* **ARTICLE**:
Montepulciano is the second most planted red variety in Italy after Sangiovese, though it is achieves its highest potential in the region of Abruzzo. Consistently enticing and enjoyable, Montepulciano enjoys great popularity throughout central and southern Italy as well. A tiny bit grows with success in California, Argentina and Australia. Somm Secret—Montepulciano is also the name of a village in Tuscany where, confusingly, they don’t grow the Montepulciano grape at all! Sangiovese shines in yet another Tuscan village, here making the reputable wine called Vino Nobile di Montepulciano.
A warm, Mediterranean vine-growing paradise, in Abruzzo, the distance from mountains to seaside is relatively short. The Apenniness, which run through the center of Italy, rise up on its western side while the Adriatic Sea defines its eastern border.

* **Spatial relation data**:
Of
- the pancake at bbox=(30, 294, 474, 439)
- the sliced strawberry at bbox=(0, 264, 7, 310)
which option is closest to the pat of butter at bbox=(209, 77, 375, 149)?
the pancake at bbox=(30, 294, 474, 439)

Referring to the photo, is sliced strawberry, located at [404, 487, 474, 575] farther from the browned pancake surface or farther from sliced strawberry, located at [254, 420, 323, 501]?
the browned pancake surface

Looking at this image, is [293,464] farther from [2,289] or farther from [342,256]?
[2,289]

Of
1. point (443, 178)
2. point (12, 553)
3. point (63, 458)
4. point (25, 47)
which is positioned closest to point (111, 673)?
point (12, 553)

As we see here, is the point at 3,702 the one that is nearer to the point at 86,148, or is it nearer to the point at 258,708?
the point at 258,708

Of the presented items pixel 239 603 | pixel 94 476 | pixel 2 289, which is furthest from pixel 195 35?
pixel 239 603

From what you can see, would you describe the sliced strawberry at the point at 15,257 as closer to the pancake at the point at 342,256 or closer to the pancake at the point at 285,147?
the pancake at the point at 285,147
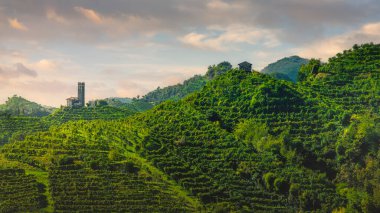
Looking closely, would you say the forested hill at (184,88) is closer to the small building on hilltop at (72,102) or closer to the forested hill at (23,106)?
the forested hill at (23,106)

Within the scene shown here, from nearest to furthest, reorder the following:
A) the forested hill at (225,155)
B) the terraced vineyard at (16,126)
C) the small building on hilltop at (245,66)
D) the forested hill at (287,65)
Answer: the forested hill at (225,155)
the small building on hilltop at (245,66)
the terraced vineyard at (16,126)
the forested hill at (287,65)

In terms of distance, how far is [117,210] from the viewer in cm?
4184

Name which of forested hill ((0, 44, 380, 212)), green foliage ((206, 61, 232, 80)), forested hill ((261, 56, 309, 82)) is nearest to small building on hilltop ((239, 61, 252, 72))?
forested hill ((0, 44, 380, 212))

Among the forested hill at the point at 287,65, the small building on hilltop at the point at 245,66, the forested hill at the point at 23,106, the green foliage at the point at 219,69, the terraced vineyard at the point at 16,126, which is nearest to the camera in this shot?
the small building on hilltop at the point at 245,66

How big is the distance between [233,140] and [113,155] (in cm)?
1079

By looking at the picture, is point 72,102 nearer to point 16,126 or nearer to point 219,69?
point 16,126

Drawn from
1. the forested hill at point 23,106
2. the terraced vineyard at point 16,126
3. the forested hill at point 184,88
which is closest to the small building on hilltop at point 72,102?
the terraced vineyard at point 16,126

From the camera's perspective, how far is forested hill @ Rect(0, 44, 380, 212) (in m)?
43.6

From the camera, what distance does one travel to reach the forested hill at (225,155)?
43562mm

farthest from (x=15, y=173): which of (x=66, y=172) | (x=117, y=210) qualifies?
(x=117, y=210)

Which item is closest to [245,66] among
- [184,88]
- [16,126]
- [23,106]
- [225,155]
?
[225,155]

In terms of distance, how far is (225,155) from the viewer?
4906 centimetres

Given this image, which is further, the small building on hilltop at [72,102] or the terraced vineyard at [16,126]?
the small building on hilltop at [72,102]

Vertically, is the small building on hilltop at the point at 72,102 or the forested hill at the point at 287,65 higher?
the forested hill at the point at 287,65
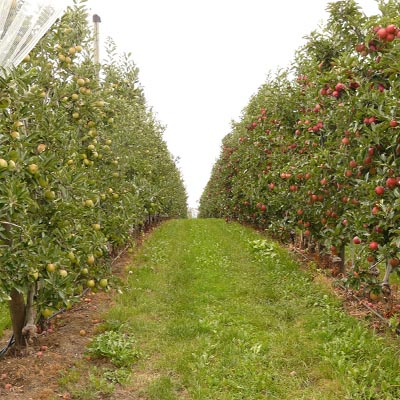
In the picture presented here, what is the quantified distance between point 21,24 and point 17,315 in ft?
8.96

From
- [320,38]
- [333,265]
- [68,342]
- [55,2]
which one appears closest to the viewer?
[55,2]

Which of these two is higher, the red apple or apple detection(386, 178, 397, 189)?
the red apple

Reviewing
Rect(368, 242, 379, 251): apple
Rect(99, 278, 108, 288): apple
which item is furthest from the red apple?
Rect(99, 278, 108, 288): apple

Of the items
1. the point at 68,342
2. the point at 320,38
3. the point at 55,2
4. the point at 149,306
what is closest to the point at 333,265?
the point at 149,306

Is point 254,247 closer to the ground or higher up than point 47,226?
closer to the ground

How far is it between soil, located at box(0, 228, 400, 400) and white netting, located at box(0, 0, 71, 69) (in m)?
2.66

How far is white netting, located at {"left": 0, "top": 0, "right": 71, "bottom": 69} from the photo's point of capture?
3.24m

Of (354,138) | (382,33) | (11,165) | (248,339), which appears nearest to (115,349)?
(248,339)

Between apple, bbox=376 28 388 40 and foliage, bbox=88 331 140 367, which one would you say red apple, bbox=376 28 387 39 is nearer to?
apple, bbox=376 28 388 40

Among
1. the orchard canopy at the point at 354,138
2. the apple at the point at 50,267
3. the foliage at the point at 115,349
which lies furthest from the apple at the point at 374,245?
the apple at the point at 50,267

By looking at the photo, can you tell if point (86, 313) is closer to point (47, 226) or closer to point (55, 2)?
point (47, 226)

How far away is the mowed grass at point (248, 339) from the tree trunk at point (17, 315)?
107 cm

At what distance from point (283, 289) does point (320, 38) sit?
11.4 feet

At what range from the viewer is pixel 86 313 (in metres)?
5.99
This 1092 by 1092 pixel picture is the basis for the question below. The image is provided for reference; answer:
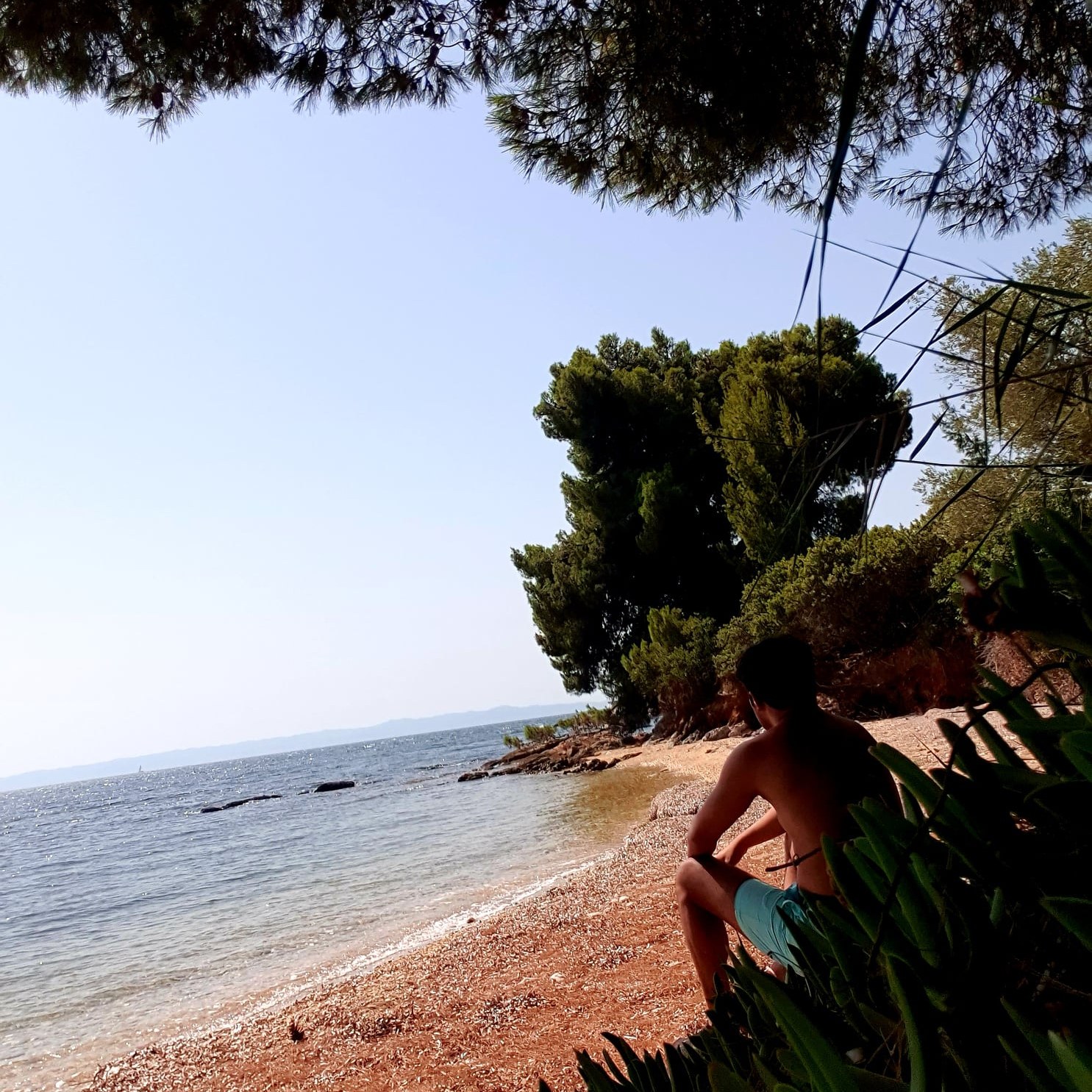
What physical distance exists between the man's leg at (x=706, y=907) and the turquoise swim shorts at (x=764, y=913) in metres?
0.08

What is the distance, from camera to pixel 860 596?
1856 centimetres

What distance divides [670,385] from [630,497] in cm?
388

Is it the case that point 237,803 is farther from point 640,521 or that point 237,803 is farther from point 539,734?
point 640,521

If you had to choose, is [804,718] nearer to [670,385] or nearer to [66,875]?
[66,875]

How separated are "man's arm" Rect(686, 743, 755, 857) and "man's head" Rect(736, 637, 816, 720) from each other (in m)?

...

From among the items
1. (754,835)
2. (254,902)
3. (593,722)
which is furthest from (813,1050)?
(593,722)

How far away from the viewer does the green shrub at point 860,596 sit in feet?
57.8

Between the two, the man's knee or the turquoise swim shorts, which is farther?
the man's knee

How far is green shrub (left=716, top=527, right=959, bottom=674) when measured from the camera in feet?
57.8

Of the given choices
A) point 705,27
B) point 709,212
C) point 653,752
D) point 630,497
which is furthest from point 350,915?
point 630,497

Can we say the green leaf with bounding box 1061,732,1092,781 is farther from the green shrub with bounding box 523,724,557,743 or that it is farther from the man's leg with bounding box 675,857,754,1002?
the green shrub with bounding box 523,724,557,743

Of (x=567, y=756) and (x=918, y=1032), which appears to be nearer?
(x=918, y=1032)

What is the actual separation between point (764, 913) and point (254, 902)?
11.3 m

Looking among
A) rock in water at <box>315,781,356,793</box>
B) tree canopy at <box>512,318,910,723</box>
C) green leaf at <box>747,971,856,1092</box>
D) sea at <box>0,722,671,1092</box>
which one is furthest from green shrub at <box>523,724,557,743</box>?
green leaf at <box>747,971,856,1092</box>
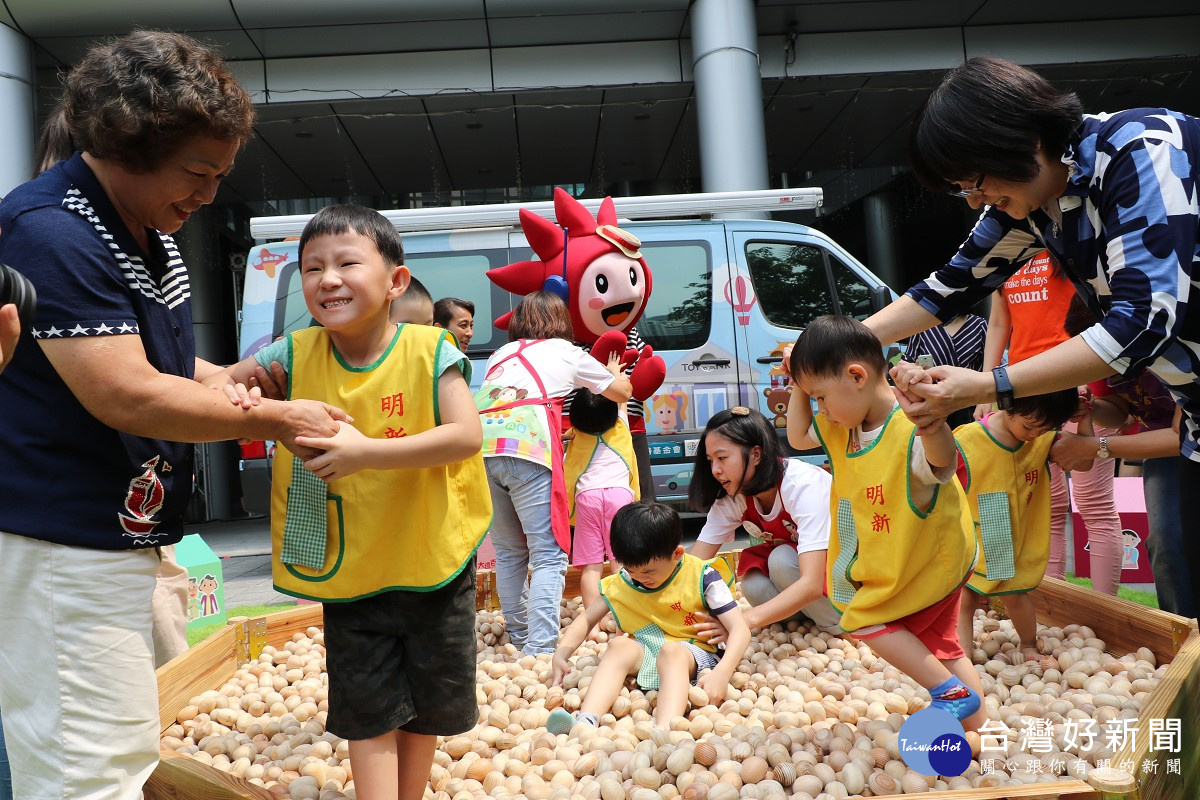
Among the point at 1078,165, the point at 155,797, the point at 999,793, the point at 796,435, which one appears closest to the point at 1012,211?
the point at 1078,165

* * *

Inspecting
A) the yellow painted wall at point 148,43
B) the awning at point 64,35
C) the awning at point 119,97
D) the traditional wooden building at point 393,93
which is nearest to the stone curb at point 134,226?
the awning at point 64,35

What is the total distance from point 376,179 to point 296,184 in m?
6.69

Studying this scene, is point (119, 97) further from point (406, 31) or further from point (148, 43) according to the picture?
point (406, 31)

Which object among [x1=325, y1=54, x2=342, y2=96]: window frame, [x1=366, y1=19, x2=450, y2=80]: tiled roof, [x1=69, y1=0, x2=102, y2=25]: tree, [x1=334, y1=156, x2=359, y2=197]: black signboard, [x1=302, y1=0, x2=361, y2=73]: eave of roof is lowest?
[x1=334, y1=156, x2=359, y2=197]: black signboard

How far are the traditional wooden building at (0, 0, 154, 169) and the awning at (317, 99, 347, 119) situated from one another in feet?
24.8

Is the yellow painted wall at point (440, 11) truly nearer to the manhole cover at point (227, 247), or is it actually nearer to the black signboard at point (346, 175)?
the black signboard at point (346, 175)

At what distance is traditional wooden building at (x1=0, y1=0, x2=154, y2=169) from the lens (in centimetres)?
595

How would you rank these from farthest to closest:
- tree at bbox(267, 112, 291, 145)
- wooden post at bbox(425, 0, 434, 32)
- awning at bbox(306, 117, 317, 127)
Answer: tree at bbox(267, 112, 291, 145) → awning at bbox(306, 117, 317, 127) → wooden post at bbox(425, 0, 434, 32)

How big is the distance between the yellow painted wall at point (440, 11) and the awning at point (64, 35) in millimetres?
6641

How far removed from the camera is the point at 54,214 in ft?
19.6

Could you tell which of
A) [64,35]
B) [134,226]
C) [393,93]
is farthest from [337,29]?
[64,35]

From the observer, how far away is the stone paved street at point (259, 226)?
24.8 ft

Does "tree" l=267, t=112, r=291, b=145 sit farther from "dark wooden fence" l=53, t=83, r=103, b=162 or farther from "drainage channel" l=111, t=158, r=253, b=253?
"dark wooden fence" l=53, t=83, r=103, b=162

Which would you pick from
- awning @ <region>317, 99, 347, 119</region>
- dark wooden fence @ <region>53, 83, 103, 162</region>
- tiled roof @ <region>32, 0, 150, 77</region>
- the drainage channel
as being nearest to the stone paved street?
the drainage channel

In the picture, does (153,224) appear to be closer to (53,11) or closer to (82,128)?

* **JOB 1**: List the places outside Italy where, according to the text on the Montepulciano grape, a small amount of the variety grows with success.
* **JOB 2**: Continue the text on the Montepulciano grape and Abruzzo from where it stops.

* **FINAL ANSWER 1**: California, Argentina, Australia

* **FINAL ANSWER 2**:
Wine composition tends to two varieties: Abruzzo’s red grape, Montepulciano and its white, Trebbiano. Montepulciano d’Abruzzo can come in a quaffable, rustic and fruity style that generally drinks best young. It is also capable of making a more serious style, where oak aging tames its purely wild fruit.
Trebbiano in Abruzzo also comes in a couple of varieties. Trebbiano Toscana makes a simple and fruity white. However when meticulously tended, the specific Trebbiano d’Abruzzo-based white wines can be complex and long-lived.
In the region’s efforts to focus on better sites and lower yields, vine acreage has decreased in recent years while quality has increased.